▶ TASK TO CARRY OUT
Reproduce each entry exactly as it reads. Leave the images out.

▶ EXTRACTED DATA
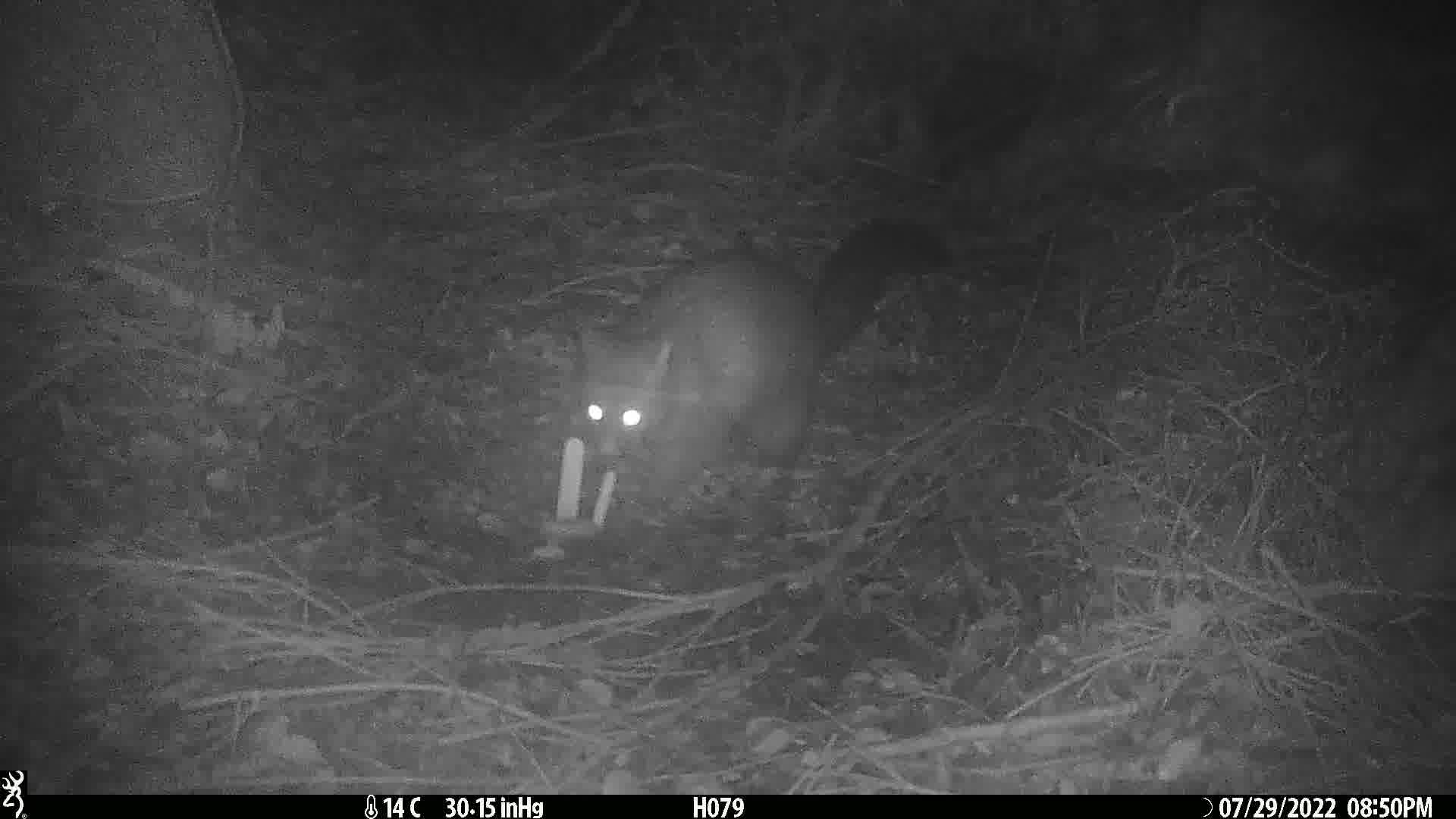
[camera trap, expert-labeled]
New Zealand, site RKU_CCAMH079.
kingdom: Animalia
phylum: Chordata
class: Mammalia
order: Diprotodontia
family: Phalangeridae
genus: Trichosurus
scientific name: Trichosurus vulpecula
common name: common brushtail possum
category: possum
Possum (common brushtail possum) (Trichosurus vulpecula).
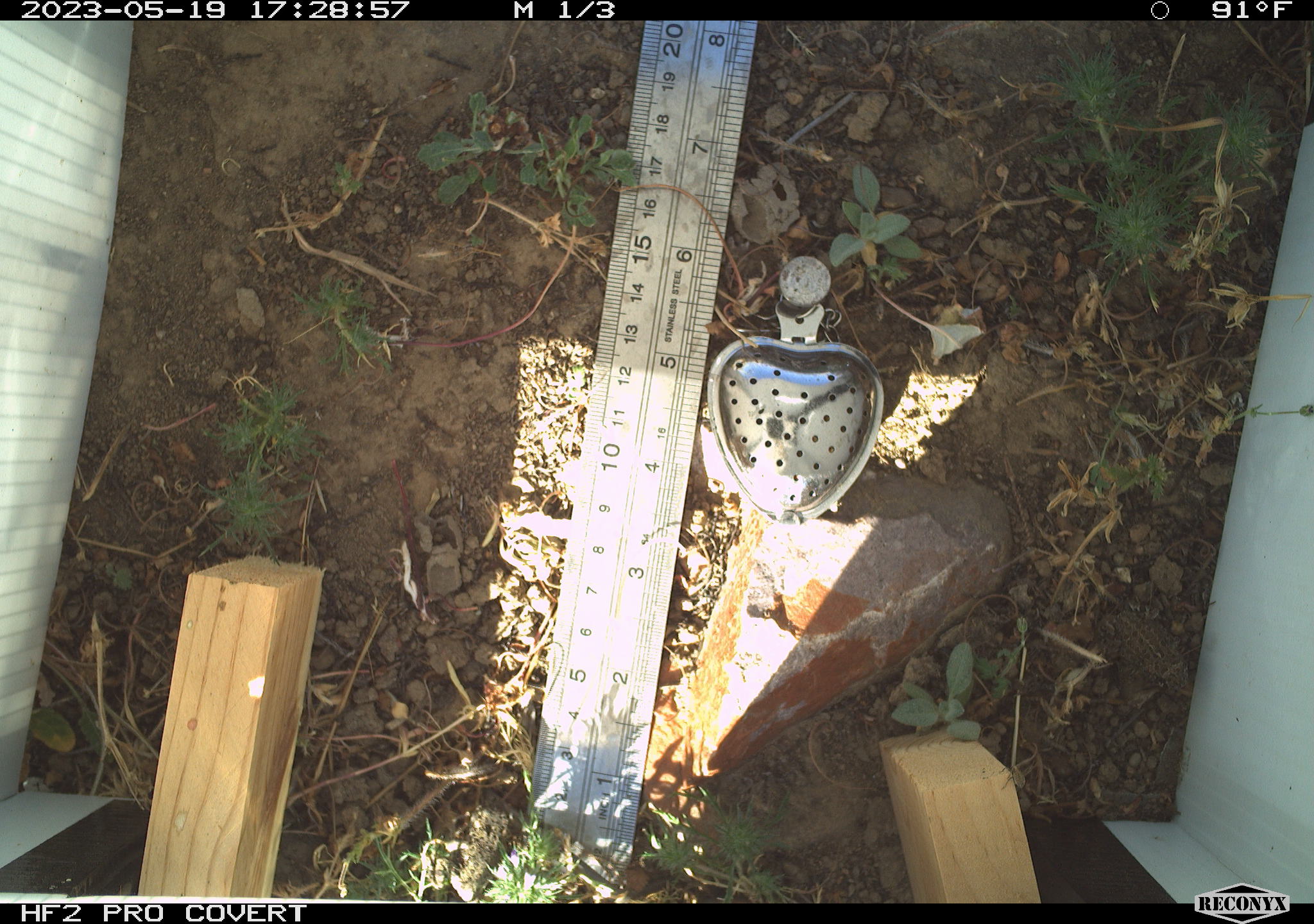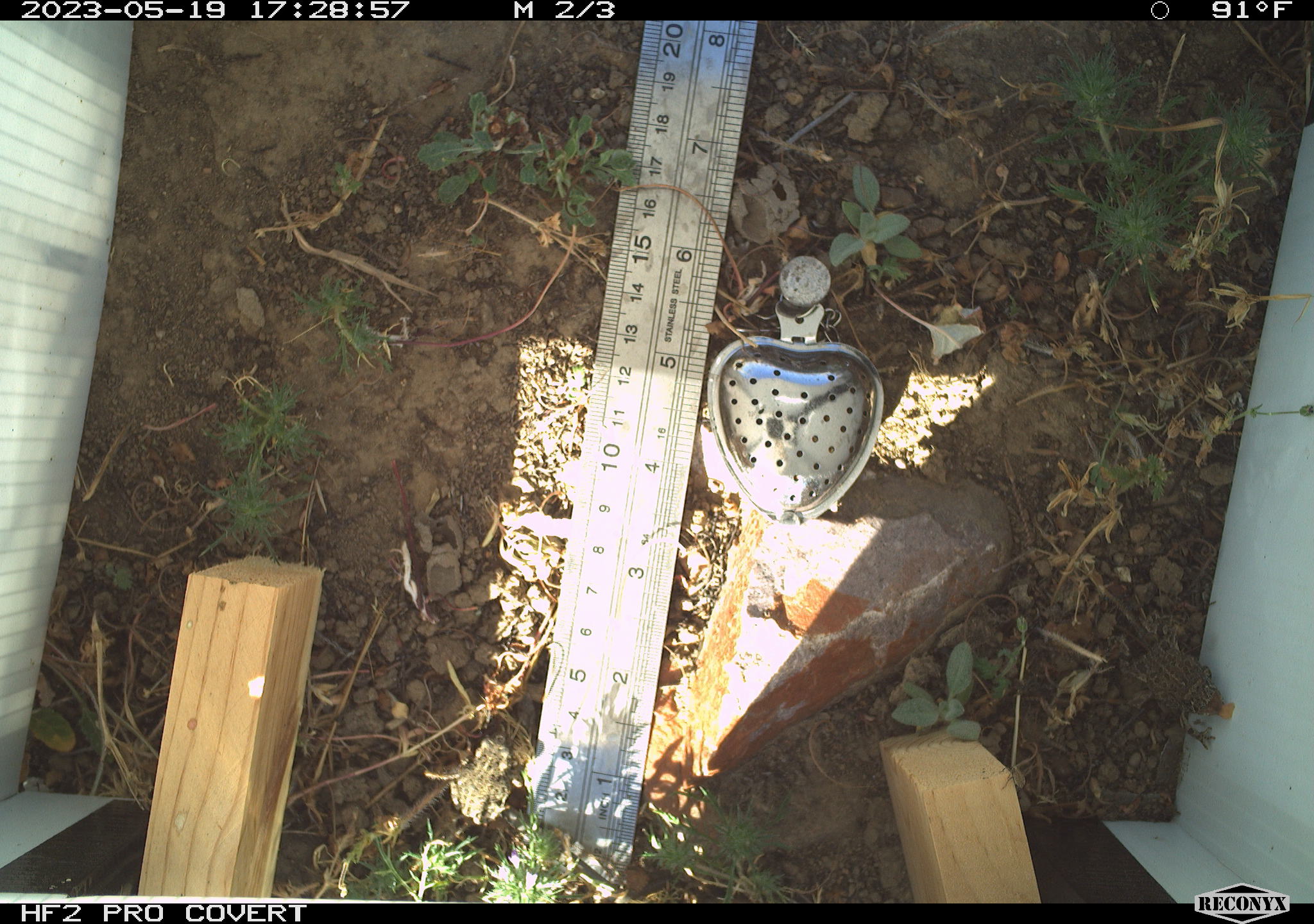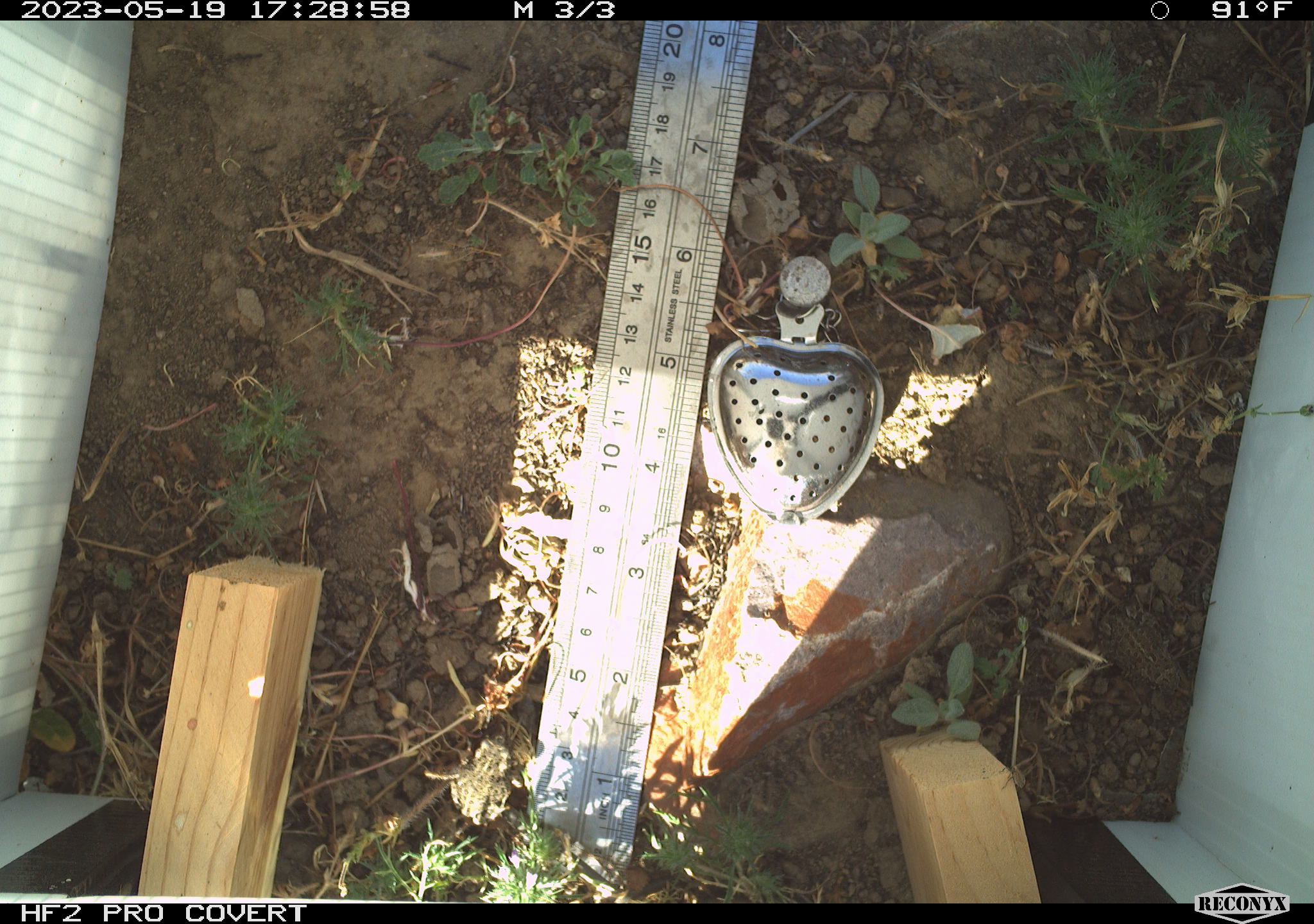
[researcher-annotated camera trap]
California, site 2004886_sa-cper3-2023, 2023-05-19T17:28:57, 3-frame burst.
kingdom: Animalia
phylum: Chordata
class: Amphibia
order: Anura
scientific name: Anura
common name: frogs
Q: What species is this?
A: Frogs (Anura).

▶ ANSWER TO THIS EXERCISE
[camera trap, expert-labeled]
New Zealand, site RKU_CCAMH079.
kingdom: Animalia
phylum: Chordata
class: Mammalia
order: Diprotodontia
family: Phalangeridae
genus: Trichosurus
scientific name: Trichosurus vulpecula
common name: common brushtail possum
category: possum
Possum (common brushtail possum) (Trichosurus vulpecula).
[researcher-annotated camera trap]
California, site 2004886_sa-cper3-2023, 2023-05-19T17:28:57, 3-frame burst.
kingdom: Animalia
phylum: Chordata
class: Amphibia
order: Anura
scientific name: Anura
common name: frogs
Q: What species is this?
A: Frogs (Anura).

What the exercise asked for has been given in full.